EXERCISE:
A verbatim reproduction of the following listing is required; omit the pictures.

DATASET SECTION:
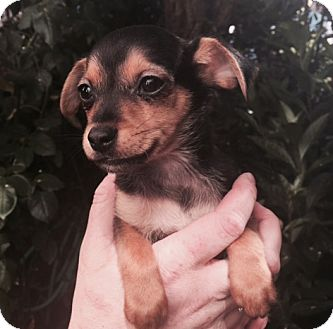 Chihuahua/Terrier (Unknown Type, Small) Mix Puppy for adoption in San Francisco, California - Quincy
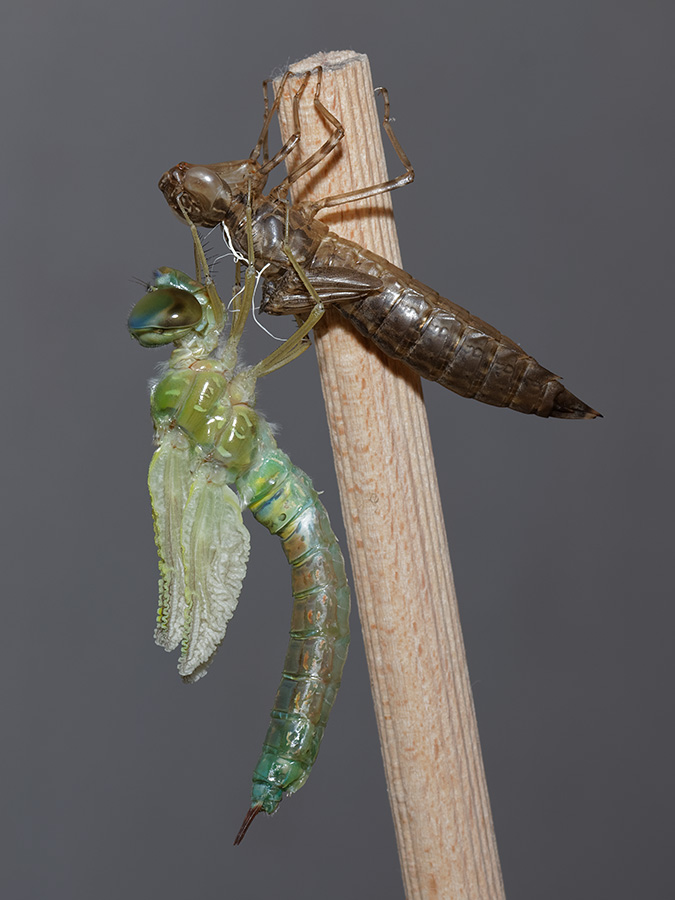 Anax parthenope, female, emerging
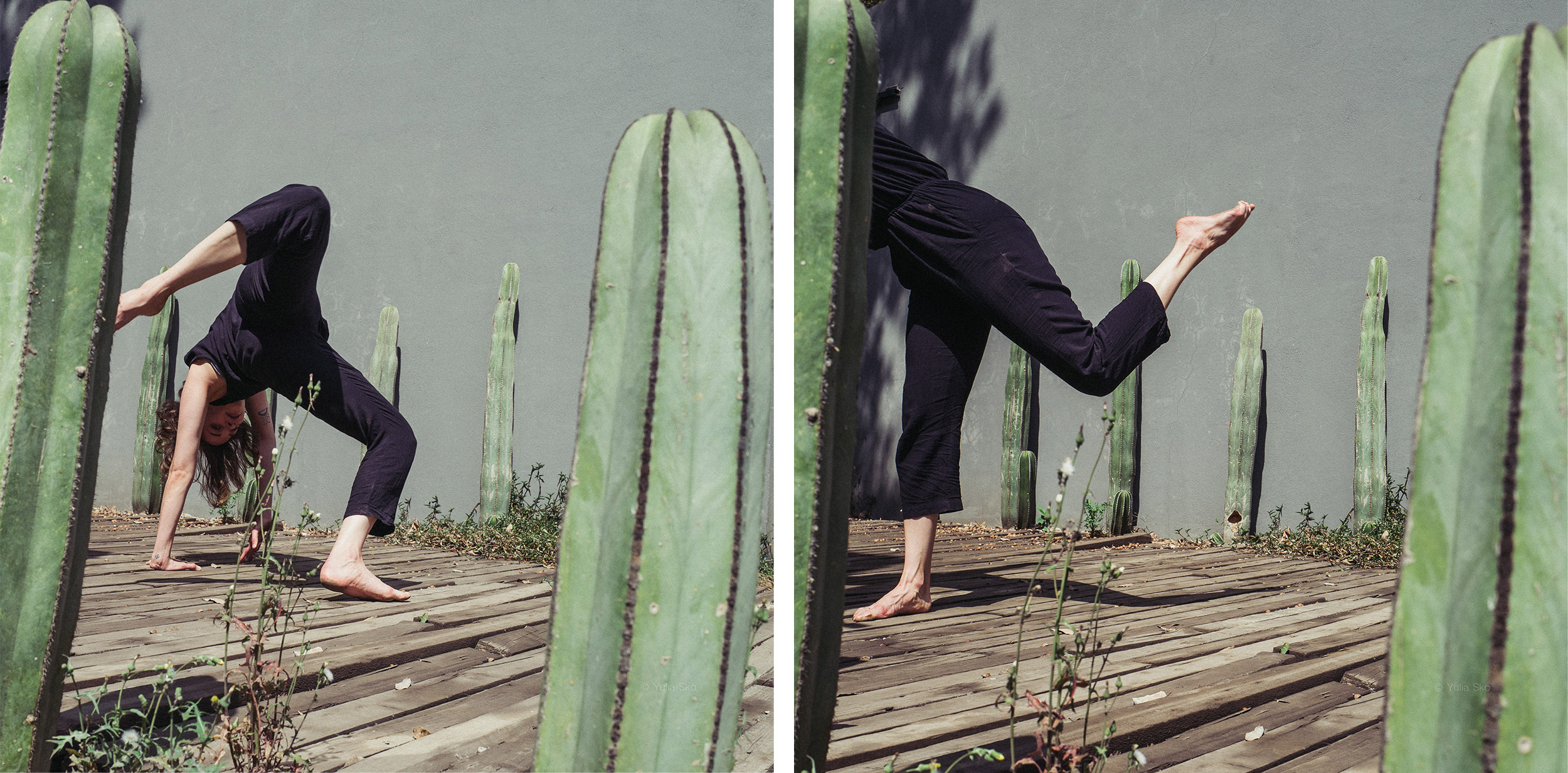 Cactus dance in Mexico: collaboration with Mariana Garcia Garza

EXERCISE OUTPUT:
 Chihuahua/Terrier (Unknown Type, Small) Mix Puppy for adoption in San Francisco, California - Quincy
 Anax parthenope, female, emerging
 Cactus dance in Mexico: collaboration with Mariana Garcia Garza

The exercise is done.